Lo más increíblemente perturbador es que más allá del experimento, lo que realmente ocurre es lo que acá mencionamos. El gran ausente en la depresión severa es el deprimido mismo. Y tenemos más de cien años de saberlo. El neurólogo francés Jules Cotard, médico de infantería durante las prolongadas y crueles guerras de finales del siglo XIX en Europa, nota cómo los más deprimidos entre los soldados que habían estado sobre-expuestos en las trincheras contaban la misma historia casi sobrenatural. A pesar de no padecer una condición física, casi todos se describían como muertos en vida. Lo debo decir una vez más, porque es difícil de creer: los pacientes que atendía Cotard contaban que habían muerto, y su cuerpo, que ya no pertenecía más al reino de los vivos, o bien se estaba pudriendo o ya estaba vacío, era polvo. Junto con los muertos reales, llegaban los muertos en pie. El médico militar tuvo la suficiente visión como para no identificar el problema con una simple hipocondría, o con un temor a volver al frente, lo cual ya hubiera sido bastante fácil al calor de los petardos explosivos del enemigo. En una conferencia en París en 1880 llama la nueva condición le délire de négation, o el delirio nihilista. Aún hoy, incluso en Colombia, hay casos reportados. La etiología y sintomatología de esta afección no se han diluido simplemente o redefinido a la luz de los intereses de los laboratorios de medicamentos psiquiátricos. Es una condición real, el estado final de la depresión. Es la depresión perfecta.
· · ·
Instrucciones>
Di si cada afirmación concuerda con el texto sobre el delirio nihilista y respalda cada sí o no con una cita literal de las palabras del texto que lo deciden.
1. Cotard presentó la nueva condición en una conferencia en París en 1880.
2. Cotard atribuyó el problema de los soldados a una simple hipocondría.
3. Los soldados más deprimidos padecían una condición física.
Los ítems guardados no hacen falta.

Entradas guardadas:
· · ·
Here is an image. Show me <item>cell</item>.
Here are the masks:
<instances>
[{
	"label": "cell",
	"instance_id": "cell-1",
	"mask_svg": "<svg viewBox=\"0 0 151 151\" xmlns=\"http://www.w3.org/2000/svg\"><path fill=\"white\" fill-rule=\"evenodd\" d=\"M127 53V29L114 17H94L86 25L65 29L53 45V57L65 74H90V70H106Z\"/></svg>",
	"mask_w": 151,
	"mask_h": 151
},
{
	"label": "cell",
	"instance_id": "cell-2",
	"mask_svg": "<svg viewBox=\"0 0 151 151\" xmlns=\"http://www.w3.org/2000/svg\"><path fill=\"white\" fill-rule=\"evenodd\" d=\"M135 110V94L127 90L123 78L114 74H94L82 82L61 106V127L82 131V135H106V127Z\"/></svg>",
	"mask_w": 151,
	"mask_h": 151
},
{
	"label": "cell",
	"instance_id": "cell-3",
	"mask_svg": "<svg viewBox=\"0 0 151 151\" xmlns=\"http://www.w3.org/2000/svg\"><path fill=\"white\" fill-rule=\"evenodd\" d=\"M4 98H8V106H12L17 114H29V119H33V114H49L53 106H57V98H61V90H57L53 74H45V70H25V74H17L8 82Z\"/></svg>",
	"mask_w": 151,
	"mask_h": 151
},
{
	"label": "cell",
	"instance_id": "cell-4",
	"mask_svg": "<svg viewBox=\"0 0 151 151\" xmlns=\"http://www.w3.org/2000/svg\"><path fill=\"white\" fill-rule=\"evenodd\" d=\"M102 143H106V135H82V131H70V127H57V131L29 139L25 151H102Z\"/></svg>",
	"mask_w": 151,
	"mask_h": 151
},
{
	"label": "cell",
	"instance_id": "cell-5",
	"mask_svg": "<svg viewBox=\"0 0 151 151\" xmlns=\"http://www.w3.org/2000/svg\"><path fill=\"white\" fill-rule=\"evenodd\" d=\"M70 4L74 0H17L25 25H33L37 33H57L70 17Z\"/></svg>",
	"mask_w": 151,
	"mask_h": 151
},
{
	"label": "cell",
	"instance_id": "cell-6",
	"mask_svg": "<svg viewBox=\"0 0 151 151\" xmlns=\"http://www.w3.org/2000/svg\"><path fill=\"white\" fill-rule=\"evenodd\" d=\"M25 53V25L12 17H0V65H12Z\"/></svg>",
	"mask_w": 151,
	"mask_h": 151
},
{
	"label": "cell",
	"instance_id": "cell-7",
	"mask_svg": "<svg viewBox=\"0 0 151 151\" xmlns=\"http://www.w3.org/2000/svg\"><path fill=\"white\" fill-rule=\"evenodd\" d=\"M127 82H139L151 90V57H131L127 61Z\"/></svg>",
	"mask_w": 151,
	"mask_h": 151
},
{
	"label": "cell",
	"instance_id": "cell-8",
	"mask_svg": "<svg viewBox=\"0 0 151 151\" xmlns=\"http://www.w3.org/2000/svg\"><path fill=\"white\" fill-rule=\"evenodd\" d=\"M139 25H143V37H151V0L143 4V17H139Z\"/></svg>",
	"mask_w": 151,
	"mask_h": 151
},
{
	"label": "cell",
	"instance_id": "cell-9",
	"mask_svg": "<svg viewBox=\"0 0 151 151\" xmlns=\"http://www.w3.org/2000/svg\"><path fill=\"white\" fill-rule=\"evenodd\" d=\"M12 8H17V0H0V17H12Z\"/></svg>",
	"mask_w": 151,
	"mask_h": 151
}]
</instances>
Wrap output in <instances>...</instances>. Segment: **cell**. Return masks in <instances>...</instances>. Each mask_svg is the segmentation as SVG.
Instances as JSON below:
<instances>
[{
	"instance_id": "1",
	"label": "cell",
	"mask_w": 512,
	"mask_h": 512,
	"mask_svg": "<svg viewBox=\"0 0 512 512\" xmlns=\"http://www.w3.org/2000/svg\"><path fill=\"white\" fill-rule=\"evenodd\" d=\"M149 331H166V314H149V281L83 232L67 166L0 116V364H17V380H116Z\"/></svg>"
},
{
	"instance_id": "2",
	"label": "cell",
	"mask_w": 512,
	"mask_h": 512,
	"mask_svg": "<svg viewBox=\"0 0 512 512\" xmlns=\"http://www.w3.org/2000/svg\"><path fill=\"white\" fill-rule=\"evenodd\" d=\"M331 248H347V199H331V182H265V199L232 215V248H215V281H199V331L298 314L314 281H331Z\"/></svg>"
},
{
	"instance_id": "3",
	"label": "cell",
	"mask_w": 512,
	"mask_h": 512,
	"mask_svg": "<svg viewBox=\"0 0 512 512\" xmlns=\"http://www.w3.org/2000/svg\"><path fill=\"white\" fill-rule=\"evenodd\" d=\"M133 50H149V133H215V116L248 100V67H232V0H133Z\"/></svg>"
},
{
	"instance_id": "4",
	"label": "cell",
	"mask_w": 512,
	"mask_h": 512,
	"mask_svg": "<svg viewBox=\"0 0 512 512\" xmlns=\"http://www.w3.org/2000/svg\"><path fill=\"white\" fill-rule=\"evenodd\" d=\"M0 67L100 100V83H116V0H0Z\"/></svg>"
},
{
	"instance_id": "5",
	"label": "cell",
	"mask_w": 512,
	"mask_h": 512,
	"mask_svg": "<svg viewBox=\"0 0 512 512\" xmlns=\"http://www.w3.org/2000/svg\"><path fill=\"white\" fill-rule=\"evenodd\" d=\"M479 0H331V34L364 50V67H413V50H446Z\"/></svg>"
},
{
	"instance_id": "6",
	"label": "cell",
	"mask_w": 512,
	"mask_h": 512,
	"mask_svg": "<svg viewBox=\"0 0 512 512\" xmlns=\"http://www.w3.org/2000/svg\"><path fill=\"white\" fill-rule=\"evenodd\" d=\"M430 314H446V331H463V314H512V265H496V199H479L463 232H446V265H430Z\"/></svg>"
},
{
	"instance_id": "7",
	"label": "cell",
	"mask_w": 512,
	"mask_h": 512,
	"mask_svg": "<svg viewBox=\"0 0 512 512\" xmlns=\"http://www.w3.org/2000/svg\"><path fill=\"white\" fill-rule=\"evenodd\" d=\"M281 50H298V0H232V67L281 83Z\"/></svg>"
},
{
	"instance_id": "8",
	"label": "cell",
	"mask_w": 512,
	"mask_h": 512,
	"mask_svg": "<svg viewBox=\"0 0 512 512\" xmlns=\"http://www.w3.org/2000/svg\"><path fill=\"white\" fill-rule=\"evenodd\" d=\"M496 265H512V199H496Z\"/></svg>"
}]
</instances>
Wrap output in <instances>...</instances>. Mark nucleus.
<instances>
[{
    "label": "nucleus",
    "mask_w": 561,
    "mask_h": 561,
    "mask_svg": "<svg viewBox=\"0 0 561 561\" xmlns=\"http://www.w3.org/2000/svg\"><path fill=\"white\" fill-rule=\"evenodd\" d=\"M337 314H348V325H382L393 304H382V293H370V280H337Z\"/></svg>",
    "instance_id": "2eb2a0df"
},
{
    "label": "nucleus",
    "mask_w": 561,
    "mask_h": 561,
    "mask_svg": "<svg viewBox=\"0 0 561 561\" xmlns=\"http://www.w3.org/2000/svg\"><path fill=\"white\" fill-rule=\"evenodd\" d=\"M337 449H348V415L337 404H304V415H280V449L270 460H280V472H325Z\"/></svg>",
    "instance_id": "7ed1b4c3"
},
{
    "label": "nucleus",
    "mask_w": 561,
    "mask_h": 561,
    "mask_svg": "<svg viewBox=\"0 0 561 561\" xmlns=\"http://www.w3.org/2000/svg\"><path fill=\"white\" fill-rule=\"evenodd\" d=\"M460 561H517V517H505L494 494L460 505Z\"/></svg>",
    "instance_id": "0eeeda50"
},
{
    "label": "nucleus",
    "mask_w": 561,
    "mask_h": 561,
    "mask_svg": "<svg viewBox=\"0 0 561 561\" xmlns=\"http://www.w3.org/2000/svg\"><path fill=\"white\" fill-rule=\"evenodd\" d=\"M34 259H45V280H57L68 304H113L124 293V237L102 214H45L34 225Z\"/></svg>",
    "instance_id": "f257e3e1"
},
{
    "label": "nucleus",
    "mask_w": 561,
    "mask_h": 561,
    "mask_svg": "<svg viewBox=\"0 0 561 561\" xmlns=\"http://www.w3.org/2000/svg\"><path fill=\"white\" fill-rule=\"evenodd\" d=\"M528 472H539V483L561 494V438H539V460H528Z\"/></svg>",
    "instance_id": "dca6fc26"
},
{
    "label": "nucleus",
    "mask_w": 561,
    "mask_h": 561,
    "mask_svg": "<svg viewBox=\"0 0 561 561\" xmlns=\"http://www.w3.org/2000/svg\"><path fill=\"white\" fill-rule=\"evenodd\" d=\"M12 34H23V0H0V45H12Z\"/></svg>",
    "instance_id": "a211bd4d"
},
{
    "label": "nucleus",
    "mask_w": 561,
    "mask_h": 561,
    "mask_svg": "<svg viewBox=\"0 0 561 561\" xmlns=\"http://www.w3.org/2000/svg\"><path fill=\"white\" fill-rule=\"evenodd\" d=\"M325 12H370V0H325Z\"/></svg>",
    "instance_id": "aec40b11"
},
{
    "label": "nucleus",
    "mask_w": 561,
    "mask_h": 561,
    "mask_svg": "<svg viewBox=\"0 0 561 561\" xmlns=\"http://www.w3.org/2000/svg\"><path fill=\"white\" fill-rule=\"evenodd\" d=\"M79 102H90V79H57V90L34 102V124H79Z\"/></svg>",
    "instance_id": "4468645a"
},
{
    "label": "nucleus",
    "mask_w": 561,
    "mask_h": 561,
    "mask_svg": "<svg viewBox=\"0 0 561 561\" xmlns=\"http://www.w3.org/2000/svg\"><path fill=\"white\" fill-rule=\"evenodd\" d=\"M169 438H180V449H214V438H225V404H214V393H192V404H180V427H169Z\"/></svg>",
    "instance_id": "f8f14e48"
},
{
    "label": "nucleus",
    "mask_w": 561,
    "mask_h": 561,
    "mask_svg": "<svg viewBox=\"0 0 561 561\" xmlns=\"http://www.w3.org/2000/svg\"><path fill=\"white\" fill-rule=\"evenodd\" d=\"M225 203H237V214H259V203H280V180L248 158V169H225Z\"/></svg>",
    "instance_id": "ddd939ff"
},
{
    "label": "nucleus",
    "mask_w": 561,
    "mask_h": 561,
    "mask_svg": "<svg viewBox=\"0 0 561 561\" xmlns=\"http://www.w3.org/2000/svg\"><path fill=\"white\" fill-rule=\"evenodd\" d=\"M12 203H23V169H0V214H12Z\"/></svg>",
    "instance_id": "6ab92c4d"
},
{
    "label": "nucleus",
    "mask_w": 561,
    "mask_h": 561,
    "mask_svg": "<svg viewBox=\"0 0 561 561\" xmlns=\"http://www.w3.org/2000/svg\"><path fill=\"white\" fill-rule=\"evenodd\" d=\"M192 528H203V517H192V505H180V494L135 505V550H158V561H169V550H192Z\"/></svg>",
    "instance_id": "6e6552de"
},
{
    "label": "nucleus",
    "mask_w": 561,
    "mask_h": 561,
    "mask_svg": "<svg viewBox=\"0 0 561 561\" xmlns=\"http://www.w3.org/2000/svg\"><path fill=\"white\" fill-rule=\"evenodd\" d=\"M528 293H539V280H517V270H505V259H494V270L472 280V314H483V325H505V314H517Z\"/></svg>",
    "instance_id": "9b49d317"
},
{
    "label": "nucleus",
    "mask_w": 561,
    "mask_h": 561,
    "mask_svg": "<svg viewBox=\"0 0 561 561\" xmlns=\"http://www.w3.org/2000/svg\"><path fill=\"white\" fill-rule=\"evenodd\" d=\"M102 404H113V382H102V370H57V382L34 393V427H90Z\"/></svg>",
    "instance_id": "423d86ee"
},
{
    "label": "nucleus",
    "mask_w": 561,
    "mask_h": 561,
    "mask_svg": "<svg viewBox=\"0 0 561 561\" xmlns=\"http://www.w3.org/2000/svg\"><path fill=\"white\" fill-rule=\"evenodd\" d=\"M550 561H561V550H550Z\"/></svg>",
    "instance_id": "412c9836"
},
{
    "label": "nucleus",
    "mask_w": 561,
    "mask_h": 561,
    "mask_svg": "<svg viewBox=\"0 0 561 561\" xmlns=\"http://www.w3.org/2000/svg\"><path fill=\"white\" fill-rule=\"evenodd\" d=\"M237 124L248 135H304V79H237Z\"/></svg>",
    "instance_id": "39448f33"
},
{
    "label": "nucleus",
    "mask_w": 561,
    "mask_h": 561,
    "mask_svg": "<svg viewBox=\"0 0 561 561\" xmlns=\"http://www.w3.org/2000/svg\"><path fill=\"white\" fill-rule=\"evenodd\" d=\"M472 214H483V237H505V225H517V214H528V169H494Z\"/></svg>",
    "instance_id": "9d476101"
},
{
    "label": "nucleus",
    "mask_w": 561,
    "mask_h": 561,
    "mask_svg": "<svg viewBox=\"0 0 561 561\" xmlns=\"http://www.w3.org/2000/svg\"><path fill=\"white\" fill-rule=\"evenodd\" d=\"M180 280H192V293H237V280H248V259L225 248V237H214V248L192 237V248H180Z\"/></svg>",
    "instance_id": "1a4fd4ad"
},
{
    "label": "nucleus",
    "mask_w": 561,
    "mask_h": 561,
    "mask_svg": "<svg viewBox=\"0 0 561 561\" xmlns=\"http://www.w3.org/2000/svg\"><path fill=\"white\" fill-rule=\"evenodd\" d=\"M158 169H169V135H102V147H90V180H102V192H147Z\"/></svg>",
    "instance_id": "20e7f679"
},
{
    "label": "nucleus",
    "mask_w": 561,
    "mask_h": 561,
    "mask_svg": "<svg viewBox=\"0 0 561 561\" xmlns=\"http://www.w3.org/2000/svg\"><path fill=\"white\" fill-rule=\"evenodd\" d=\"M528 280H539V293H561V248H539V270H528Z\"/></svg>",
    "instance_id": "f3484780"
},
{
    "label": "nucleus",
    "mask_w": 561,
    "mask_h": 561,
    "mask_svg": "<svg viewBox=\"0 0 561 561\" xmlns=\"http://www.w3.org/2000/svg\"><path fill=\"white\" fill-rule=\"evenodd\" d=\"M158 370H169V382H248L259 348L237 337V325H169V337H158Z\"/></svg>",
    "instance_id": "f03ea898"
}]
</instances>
· · ·
Respuesta>
1. Sí: "En una conferencia en París en 1880 llama la nueva condición le délire de négation".
2. No: "El médico militar tuvo la suficiente visión como para no identificar el problema con una simple hipocondría".
3. No: "A pesar de no padecer una condición física, casi todos se describían como muertos en vida".